Studi Kasus sendiri adalah pengujian intensif, menggunakan berbagai sumber (yang bisa jadi kualitatif, kuantitaif atau kedua – duanya). Pada umumnya, studi kasus dihubungkan dengan sebuah lokasi “kasusnya’ mungkin sebuah organisasi,sekumpulan orang seperti kelompok kerja atau kelompok sosial, peristiwa, proses isu maupun kampanye” (Daymond and Immy:2008: 4)

Penelitian Kualitatif memiliki karakteristik sebagai berikut: (1) data penelitian diperoleh secara langsung dari lapangan, dan bukan dari laboratorium atau penelitian yang terkontrol; (2) penggalian data dilakukan secara ilmiah,melakukan kunjungan pada situasi – situasi alamiah subjek; dan (3) untuk memperoleh makna baru dalam bentuk kategori – kategori jawaban, periset wajib mengembangkan situasi dialogis sebagai situasi ilmiah. (Agus Salim:2006: 4)

Sedangkan ditinjau dari pendekatannya maka termasuk ke dalam penelitian studi kasus, dimana hasil penelitian ini nantinya tidak dapat digeneralisasikan ke tempat lain, sebab hasil penelitian hanya berlaku pada situasi dan kondisi yang ada pada saat itu. Jadi bila akan diadakan penelitian yang sama, maka akan harus disesuaikan dengan situasi dan kondisi yang baru. Penelitian ini adalah one-case multilevel analysis, dimana PLIK sebagai obyek kasusnya dan level analisis yang digunakan adalah multi level analisis dimana obyek analisisnya adalah pengelola dan masyarakat di wilayah perdesaan.
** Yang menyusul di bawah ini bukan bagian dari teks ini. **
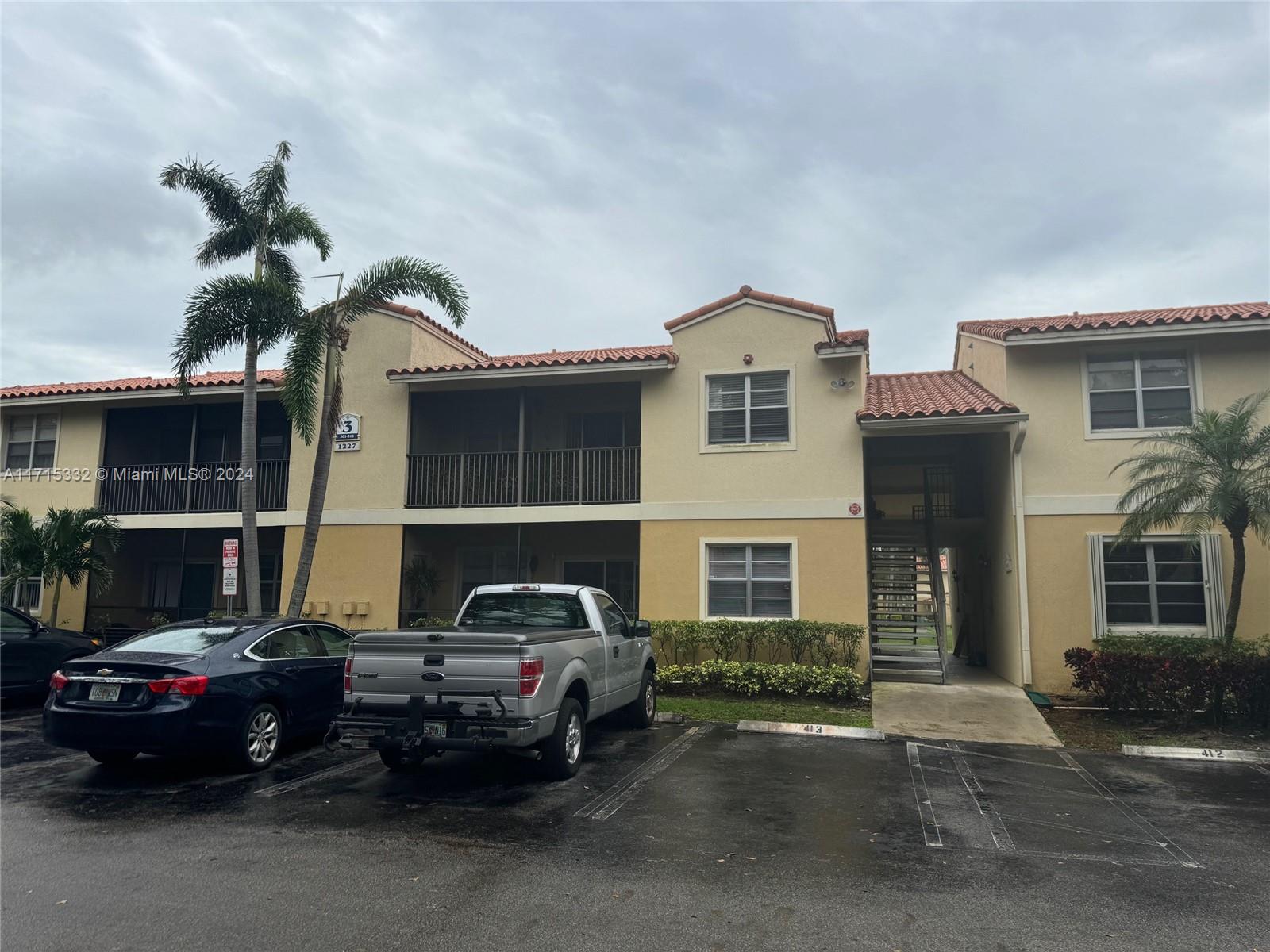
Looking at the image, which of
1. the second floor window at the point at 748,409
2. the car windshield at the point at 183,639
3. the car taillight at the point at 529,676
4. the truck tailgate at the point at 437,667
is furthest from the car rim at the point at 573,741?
the second floor window at the point at 748,409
Studi kasus merupakan strategi yang lebih cocok bila pokok pertanyaan suatu penelitian berkenaan dengan how and why. Bila penelitiannya memiliki sedikit peluang untuk mengontrol peristiwa – peristiwa yang akan diselidiki dan bilamana fokus penelitiannya terletak pada fenomena kontemporer (masa kini) di dalam kehidupan nyata.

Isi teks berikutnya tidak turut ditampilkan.